Yönerge A ->
Aşağıdaki seçilmiş alıntıyı iki cümleyle özetleyiniz.

━━━━━━━━━━━━━━━━━━━━━━━━━━━━━━

Davutoğlu, hükümet olarak, 1 Kasım sonrası ortaya çıkan siyasi tabloyu bir fırsat olarak gördüklerini, gerek seçime katılım oranı gerekse Meclis çatısı altındaki temsil oranının Türkiye'nin yeni anayasa yapmasına imkan verdiğini belirterek, Türkiye'nin yeni anayasa olan ihtiyacının daha fazla ertelenemeyeceğine işaret etti.
"Bunun siyasi sorumluluğundan hiç kimse, hiçbirimiz kaçamayız. En başta AK Parti olarak, iktidar partisi olarak biz bu görevden kaçmıyoruz. Bu görevin gereğini yapmak için derhal harekete geçmeye karar verdik" diyen Davutoğlu, 1 Kasım'a giden süreçte millete verdikleri söz doğrultusunda hareket etme durumunda olduklarını bildirdi.
Aynı sorumluluk ve görevin diğer partilerin de omuzlarında olduğuna vurgu yapan Davutoğlu, "Bu bizim Türkiye'ye borcumuzdur. Milletimiz, bunu bütün partilerden bekliyor. İlk günden beri söylüyoruz; biz bu konuda tüm partilerin sorumlu ve uzlaşma temelinde adım atmasını ve birlikte bir gayret göstermesini çok önemsiyoruz" dedi.
Davutoğlu, konuyla ilgili geçen hafta ilk adımlarını attıklarını anımsatarak, kendileri açısından Türkiye'nin yeni anayasaya olan ihtiyacının polemiklere, küçük hesaplara ve şahsi bir takım yorumlara kurban edilemeyecek kadar önemli bir konu olduğunu dile getirdi.
Bu çerçevede milletin beklediği yeni anayasa sürecini başlatmak üzere CHP Genel Başkanı Kemal Kılıçdaroğlu ve MHP Genel Başkanı Devlet Bahçeli ile görüşmek üzere randevu talebinde bulunduklarını hatırlatan Davutoğlu, liderlerle gerçekleştirdiği görüşmelerin gündemi dışında, sembolik olarak büyük önem taşıdığını ve iktidar ile muhalefet ilişkilerinin sağlıklı zemine oturmasına katkıda bulunmak üzere görevi üstlenen başbakanın muhalefet liderleriyle görüşmesine ilişkin bir gelenek başlatmak istediklerini anlattı.

━━━━━━━━━━━━━━━━━━━━━━━━━━━━━━

Yönerge B ->
Aşağıdaki listede "petal" dizgisini içeren her satırı olduğu gibi derleyiniz.

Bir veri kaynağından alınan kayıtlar
━━━━━━━━━━━━━━━━━━━━━━━━━━━━━━

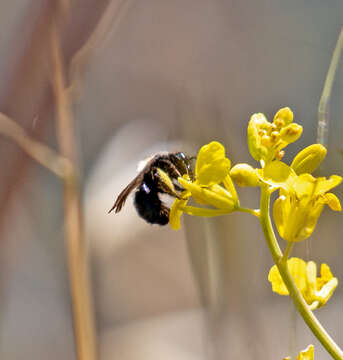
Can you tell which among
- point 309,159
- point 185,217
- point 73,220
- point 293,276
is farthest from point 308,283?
point 185,217

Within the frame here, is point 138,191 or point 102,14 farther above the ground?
point 102,14

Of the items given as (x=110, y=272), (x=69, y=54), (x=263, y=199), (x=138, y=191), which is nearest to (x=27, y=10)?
(x=69, y=54)

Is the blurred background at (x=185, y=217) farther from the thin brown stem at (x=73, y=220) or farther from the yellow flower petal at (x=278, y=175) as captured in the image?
the yellow flower petal at (x=278, y=175)

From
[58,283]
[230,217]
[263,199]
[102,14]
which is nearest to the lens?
[263,199]

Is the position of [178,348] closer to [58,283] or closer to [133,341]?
[133,341]

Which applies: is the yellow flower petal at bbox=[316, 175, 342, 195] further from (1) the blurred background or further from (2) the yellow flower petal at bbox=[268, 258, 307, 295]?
(1) the blurred background

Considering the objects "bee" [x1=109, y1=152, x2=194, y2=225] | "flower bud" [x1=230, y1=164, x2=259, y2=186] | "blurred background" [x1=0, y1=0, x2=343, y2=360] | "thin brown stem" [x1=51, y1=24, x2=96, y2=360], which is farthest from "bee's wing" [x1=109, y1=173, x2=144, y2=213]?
"blurred background" [x1=0, y1=0, x2=343, y2=360]

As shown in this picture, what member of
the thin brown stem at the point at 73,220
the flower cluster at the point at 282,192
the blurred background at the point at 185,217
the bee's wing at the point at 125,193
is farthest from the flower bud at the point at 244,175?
the blurred background at the point at 185,217
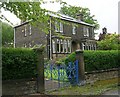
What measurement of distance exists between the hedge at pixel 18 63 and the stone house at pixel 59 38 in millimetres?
20840

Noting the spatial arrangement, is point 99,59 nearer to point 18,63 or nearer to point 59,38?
point 18,63

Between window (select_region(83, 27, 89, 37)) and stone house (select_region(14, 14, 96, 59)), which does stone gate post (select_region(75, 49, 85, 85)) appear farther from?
window (select_region(83, 27, 89, 37))

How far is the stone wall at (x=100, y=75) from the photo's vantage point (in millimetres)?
15072

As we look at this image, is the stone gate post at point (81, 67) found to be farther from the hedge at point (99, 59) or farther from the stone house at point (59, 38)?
the stone house at point (59, 38)

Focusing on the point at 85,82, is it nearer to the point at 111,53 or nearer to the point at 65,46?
the point at 111,53

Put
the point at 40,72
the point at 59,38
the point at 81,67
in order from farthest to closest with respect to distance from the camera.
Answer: the point at 59,38 < the point at 81,67 < the point at 40,72

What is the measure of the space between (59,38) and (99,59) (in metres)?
19.9

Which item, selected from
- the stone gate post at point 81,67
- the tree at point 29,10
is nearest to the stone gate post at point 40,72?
the tree at point 29,10

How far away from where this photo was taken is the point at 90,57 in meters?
15.6

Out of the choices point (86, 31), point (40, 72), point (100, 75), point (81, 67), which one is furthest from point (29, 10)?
point (86, 31)

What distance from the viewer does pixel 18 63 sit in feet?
35.9

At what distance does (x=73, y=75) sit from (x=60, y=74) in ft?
2.60

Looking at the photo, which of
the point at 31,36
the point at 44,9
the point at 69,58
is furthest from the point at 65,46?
the point at 44,9

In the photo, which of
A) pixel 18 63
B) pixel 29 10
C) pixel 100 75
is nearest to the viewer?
pixel 29 10
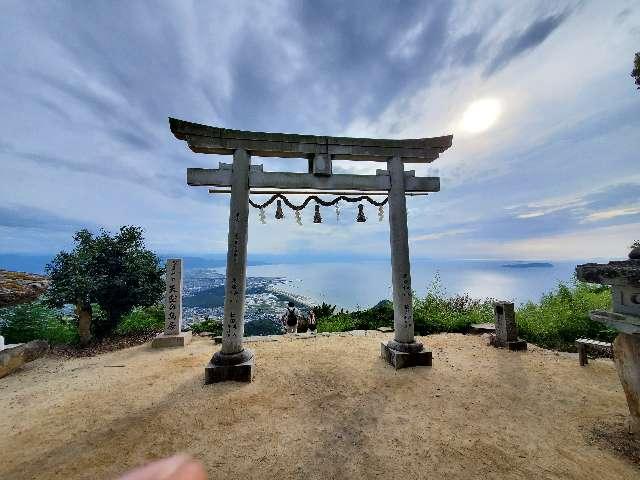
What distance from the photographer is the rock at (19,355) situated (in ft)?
25.2

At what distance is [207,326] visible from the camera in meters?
12.4

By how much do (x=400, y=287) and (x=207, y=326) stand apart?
29.4 feet

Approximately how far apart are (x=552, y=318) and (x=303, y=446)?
1026 centimetres

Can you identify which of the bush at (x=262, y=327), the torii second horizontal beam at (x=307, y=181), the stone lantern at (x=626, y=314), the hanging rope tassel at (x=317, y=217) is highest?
the torii second horizontal beam at (x=307, y=181)

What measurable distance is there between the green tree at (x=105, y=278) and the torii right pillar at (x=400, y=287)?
10.1m

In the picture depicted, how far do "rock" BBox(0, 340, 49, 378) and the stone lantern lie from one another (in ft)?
43.2

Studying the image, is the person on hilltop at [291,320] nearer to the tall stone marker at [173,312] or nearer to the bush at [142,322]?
the tall stone marker at [173,312]

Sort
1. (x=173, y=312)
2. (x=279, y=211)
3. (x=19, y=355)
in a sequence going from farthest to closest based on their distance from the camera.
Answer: (x=173, y=312)
(x=19, y=355)
(x=279, y=211)

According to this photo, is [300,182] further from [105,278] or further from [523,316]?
[523,316]

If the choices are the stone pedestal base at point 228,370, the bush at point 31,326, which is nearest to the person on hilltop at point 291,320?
the stone pedestal base at point 228,370

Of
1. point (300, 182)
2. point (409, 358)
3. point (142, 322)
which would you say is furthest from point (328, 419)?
point (142, 322)

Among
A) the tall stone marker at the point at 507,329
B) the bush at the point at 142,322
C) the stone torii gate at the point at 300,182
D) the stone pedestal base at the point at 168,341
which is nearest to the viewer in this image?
the stone torii gate at the point at 300,182

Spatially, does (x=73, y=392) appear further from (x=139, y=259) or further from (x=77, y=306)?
(x=139, y=259)

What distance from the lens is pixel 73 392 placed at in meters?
6.23
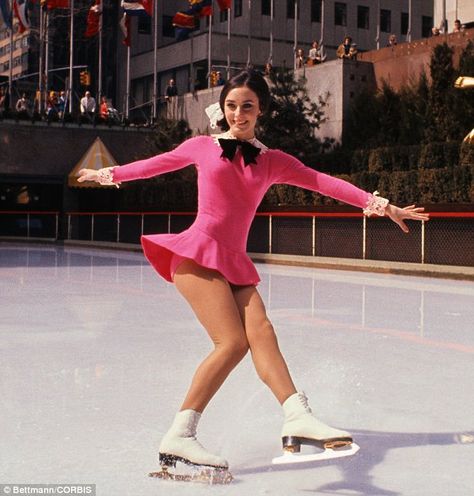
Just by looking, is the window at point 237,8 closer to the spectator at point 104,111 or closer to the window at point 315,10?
the window at point 315,10

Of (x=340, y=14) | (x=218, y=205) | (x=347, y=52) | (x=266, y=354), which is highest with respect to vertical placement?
(x=340, y=14)

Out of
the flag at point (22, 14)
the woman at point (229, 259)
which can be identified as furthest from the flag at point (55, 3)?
the woman at point (229, 259)

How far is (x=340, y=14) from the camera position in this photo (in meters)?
66.6

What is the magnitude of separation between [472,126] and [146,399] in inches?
899

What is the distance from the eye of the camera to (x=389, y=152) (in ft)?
91.6

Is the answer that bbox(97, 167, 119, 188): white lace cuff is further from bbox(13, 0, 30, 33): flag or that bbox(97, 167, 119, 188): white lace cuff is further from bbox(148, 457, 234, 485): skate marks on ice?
bbox(13, 0, 30, 33): flag

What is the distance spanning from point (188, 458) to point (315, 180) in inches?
59.9

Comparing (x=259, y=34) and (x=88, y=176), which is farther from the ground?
(x=259, y=34)

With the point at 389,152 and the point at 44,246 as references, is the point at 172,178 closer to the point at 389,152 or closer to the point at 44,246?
the point at 44,246

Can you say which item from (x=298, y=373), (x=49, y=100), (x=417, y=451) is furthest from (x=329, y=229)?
(x=49, y=100)

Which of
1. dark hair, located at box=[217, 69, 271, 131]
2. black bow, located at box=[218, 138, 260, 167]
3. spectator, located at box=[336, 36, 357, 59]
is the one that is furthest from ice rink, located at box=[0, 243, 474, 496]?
spectator, located at box=[336, 36, 357, 59]

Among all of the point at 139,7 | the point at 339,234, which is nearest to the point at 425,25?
the point at 139,7

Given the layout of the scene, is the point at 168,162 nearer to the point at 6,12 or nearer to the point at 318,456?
the point at 318,456

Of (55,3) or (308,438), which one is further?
(55,3)
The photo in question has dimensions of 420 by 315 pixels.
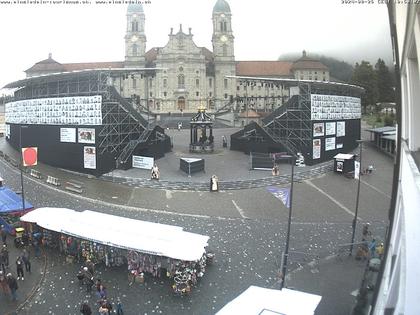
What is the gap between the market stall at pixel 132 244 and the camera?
15750 millimetres

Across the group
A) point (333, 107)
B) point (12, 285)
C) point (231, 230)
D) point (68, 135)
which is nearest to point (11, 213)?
point (12, 285)

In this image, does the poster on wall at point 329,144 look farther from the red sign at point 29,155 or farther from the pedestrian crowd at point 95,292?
the pedestrian crowd at point 95,292

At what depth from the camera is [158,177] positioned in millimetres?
34250

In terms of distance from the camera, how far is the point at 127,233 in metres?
17.2

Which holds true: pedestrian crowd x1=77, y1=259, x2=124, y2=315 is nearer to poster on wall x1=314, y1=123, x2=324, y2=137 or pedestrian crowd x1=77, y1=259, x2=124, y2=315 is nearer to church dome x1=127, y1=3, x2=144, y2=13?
poster on wall x1=314, y1=123, x2=324, y2=137

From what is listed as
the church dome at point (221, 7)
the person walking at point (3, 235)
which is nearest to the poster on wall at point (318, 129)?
the person walking at point (3, 235)

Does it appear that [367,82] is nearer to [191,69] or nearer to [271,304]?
[191,69]

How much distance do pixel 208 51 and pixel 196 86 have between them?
766 inches

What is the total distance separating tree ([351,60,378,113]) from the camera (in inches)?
2837

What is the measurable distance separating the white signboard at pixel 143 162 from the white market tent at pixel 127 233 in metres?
18.5

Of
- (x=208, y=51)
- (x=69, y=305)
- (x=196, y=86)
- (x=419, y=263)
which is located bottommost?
(x=69, y=305)

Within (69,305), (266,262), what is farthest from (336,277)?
(69,305)

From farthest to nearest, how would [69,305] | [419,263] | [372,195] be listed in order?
[372,195] < [69,305] < [419,263]

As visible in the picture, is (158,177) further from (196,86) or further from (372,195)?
(196,86)
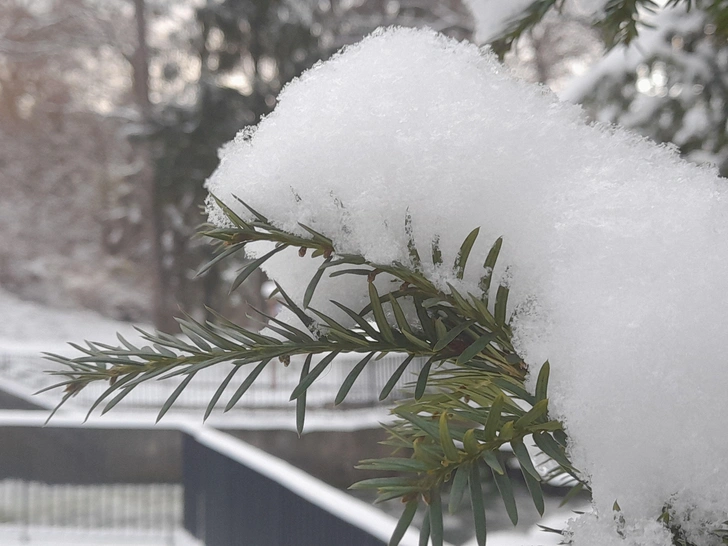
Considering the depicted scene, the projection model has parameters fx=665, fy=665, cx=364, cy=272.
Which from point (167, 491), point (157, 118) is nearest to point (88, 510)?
point (167, 491)

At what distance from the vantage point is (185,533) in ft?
20.8

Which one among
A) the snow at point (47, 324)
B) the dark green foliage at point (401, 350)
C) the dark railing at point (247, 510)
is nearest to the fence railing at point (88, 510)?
the dark railing at point (247, 510)

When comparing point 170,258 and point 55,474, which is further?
point 170,258

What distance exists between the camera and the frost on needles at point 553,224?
0.48 meters

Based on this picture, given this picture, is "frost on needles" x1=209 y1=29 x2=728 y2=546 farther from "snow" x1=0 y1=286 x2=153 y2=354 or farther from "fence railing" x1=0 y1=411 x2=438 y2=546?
"snow" x1=0 y1=286 x2=153 y2=354

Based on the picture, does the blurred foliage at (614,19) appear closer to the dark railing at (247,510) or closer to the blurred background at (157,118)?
the blurred background at (157,118)

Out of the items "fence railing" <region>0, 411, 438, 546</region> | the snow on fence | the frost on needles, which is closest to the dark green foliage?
the frost on needles

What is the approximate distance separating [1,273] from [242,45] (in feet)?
48.5

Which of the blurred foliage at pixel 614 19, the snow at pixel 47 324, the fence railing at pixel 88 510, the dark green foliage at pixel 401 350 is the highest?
the snow at pixel 47 324

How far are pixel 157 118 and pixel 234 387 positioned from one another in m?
6.45

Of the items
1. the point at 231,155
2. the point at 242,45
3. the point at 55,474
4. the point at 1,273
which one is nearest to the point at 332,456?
the point at 55,474

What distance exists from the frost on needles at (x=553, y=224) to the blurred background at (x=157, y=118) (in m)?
0.84

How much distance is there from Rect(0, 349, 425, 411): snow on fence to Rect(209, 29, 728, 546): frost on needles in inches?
495

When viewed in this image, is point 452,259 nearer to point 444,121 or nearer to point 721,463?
A: point 444,121
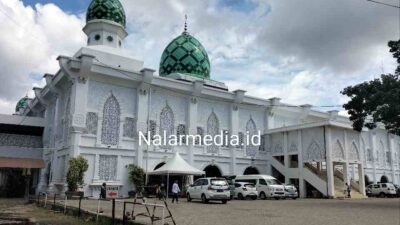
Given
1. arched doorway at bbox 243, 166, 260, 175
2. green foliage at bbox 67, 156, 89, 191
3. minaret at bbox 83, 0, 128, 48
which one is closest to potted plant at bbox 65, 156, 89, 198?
green foliage at bbox 67, 156, 89, 191

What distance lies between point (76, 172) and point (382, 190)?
2218cm

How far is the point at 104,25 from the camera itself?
27500 millimetres

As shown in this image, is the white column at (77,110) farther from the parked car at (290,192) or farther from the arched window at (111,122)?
the parked car at (290,192)

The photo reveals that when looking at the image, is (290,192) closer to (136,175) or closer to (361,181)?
(361,181)

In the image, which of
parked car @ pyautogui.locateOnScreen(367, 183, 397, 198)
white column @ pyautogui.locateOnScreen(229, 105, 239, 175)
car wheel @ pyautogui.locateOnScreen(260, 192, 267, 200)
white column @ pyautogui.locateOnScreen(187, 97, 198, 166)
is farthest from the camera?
parked car @ pyautogui.locateOnScreen(367, 183, 397, 198)

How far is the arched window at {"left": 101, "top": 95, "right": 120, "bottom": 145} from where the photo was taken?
23266 millimetres

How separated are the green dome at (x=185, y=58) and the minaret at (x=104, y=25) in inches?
187

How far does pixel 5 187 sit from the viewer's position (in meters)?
24.9

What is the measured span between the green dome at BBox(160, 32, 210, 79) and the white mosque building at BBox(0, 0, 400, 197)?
83 mm

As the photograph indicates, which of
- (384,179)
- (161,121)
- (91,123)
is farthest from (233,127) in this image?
(384,179)

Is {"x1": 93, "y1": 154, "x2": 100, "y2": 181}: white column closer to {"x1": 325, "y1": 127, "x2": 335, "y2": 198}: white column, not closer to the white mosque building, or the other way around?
the white mosque building

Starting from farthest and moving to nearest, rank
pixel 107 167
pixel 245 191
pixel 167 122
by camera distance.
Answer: pixel 167 122
pixel 107 167
pixel 245 191

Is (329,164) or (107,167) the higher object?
(329,164)

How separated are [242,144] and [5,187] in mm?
16462
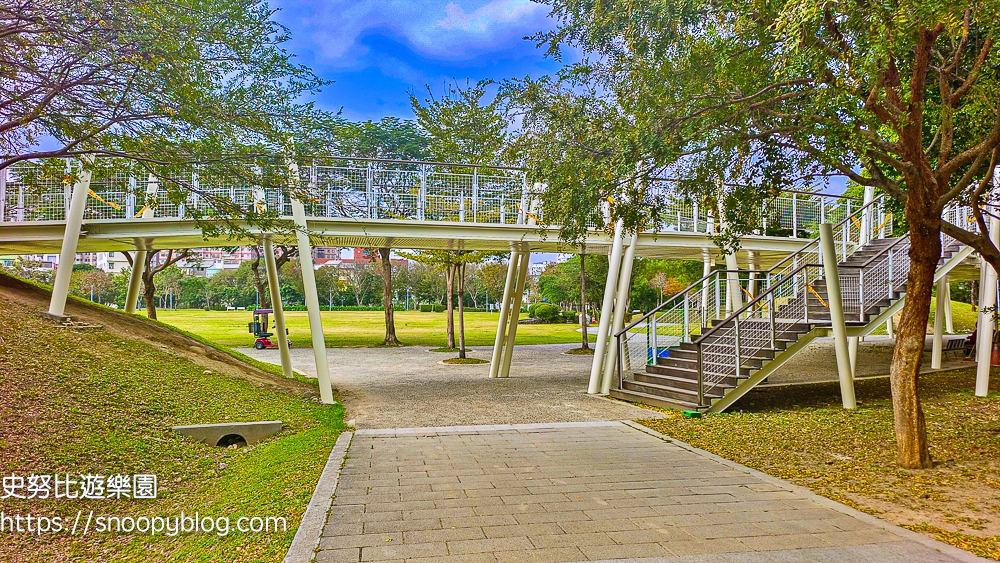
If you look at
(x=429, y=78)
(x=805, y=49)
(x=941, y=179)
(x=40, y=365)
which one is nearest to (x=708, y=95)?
(x=805, y=49)

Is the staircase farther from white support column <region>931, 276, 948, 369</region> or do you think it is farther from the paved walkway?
the paved walkway

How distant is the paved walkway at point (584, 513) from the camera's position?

━━━━━━━━━━━━━━━━━━━━━━━━━━━━━━

Alıştırma Yanıtı A ->
Davutoğlu, 1 Kasım sonrası ortaya çıkan siyasi tabloyu bir fırsat olarak gördüklerini ve Türkiye'nin yeni anayasa ihtiyacının daha fazla ertelenemeyeceğini belirterek bu sorumluluğun AK Parti ile birlikte diğer partilerin de omuzlarında olduğunu vurguladı. Bu çerçevede yeni anayasa sürecini başlatmak üzere CHP Genel Başkanı Kemal Kılıçdaroğlu ve MHP Genel Başkanı Devlet Bahçeli'den randevu talep ettiklerini hatırlatan Davutoğlu, başbakanın muhalefet liderleriyle görüşmesine ilişkin bir gelenek başlatmak istediklerini anlattı.

Alıştırma Yanıtı B ->
Is the blurred background at (x=185, y=217) farther from the thin brown stem at (x=73, y=220) or farther from the yellow flower petal at (x=278, y=175) as captured in the image?
the yellow flower petal at (x=278, y=175)
Which applies: is the yellow flower petal at bbox=[316, 175, 342, 195] further from (1) the blurred background or further from (2) the yellow flower petal at bbox=[268, 258, 307, 295]?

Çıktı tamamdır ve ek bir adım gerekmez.